As frequent readers of PC Perspective know, we have been very interested in the work of on Daniel Pohl, now an employee at Intel, that developed some of the first modern ray tracing gaming engines.  Daniel has written a couple of articles here on PC Perspective on the subject including Ray Tracing and Gaming – Quake 4: Ray Traced Project and Ray Tracing and Gaming – One Year Later.  I have also covered a lot of the technology behind ray tracing such as the Terascale processing cores that will probably power it in the future and the first real-time showcase of ray tracing by Intel at IDF 2007.

One of the interesting points in that last article was on the premise of how ray tracing can scale with hardware very easily and thus allow ray tracing engines to run on the high-end PCs as well as hand held systems.  At GDC last week Daniel showed off a version of the Quake 4 Ray Traced engine running on a 1.2 GHz single-core ultra-low power processor in a Sony VAIO micro-PC with a 512×256 resolution screen.  The engine scales very well on this slower platform simply because the resolution deems there to be much less work for the processor to handle:

“It’s because Ray-Tracing draws a scene in 3D by tracing rays of light from the pixels on the screen, to the surfaces of objects in view. And in the case of a UMPC, when one is viewing 3D space from the viewable area of a 4.5” LCD screen, fewer rays are required, and hence, the CPU requirements are substantially less. For example, you might prefer viewing a high definition (1280×720 resolution) display on your PC, but with the much smaller viewable area on a Sony* VAIO* UX Micro PC, smaller resolutions may be quite acceptable (such as 480×272, for example).

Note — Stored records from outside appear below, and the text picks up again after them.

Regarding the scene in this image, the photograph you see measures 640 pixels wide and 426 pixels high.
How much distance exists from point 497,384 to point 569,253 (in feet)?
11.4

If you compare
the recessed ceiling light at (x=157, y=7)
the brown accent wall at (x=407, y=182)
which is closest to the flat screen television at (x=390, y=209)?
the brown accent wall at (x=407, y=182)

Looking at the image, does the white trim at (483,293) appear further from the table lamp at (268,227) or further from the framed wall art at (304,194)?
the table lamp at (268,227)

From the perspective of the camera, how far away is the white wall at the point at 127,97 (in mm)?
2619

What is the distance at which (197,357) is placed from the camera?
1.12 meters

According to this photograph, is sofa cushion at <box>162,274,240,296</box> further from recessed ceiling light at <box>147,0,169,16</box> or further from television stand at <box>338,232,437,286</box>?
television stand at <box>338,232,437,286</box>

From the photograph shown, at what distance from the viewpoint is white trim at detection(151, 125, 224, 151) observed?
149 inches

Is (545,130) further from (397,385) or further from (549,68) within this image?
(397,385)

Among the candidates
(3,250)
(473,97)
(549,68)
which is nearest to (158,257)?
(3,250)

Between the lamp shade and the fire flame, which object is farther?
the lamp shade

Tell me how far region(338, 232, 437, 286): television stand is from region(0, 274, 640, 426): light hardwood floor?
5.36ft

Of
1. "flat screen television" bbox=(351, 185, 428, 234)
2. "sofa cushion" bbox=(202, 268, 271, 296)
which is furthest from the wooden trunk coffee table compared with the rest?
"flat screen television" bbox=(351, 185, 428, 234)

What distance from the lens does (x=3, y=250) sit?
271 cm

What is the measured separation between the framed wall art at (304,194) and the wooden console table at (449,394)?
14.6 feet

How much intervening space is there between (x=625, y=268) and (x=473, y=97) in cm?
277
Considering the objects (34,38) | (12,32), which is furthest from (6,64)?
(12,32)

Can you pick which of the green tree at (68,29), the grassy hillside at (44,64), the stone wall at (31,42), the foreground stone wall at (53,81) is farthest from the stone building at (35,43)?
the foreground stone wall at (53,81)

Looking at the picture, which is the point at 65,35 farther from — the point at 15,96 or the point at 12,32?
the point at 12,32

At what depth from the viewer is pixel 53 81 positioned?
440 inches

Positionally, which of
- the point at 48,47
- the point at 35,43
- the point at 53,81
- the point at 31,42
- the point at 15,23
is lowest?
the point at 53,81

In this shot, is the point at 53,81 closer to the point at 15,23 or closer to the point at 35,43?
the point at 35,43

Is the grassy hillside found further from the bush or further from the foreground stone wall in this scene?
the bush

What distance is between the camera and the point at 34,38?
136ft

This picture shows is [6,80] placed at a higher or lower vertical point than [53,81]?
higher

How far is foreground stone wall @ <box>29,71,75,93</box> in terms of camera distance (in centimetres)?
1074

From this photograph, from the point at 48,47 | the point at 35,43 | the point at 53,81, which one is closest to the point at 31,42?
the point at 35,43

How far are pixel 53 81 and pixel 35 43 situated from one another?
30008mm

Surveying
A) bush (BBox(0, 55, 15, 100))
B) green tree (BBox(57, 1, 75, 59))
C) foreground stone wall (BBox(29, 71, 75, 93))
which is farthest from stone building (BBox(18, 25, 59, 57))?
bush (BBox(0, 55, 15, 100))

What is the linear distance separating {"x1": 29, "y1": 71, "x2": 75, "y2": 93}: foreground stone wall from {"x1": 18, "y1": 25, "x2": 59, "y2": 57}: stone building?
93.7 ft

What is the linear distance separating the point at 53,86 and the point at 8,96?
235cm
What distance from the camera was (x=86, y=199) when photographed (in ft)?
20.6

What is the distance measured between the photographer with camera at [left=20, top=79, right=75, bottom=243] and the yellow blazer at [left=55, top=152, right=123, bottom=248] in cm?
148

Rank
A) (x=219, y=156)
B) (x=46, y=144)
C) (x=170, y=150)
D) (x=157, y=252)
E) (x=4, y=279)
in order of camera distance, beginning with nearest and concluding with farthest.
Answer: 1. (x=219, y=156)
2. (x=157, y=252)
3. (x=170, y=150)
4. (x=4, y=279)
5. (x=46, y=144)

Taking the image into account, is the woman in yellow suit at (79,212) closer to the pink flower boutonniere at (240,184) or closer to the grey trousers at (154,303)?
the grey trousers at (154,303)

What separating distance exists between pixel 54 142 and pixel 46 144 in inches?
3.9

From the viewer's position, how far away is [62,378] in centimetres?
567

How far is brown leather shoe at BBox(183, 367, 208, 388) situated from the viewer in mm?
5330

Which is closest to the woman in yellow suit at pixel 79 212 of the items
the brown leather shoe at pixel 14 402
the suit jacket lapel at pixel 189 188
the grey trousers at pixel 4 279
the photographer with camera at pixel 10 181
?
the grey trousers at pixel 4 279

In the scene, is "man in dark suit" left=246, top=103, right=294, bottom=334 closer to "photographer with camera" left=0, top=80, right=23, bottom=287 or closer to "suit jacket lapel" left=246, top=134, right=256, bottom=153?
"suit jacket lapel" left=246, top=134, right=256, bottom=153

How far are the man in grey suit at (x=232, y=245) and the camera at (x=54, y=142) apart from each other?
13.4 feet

Using this lower resolution, it would only require 8% of the CPU requirements that had been needed to render in high definition.”

The demo was running at 25-45 frames per second and was basically in the same detail level as the full screen demo shown last year.

Sony%20UMPC.JPG
Image courtesy Intel

Intel does admit that there is still work to be done both on the hardware and software side of ray tracing development:

“Now, keep in mind that this is just the graphics engine running, and the technology still needs to develop to the point where we can run multiple rays per pixel within a sensible compute budget, because that will allow us to add the kinds of lighting effects, per-pixel correct shadows and reflections, and complex geometry that gamers expect in leading edge games.”

Intel claims that Moore’s law will help them, as you would expect, giving more power and more cores to even the lowest power form factor.  Since processing power continues to increase at a much higher rate that screen resolutions, the capability to ray trace on nearly any size screen should be a reality in the not-too-distant future. 

The real strength with this demo at the Game Developer’s Conference, as Intel sees it, is that games can be created and easily transported from form factor to form factor by utilizing the scaling ability of ray tracing:

“We believe that with Ray-Tracing, developers will have an opportunity to deliver more content in less time, because when you render things in a physically correct environment, you can achieve high levels of quality very quickly, and with an engine that is scalable from the Ultra-Mobile to the Ultra-Powerful, Ray-Tracing may become a very popular technology in the upcoming years.”

Not everyone we have spoken to in the past few months sees ray tracing in such a positive light over existing rasterization rendering techniques – but we’ll have more on that soon enough.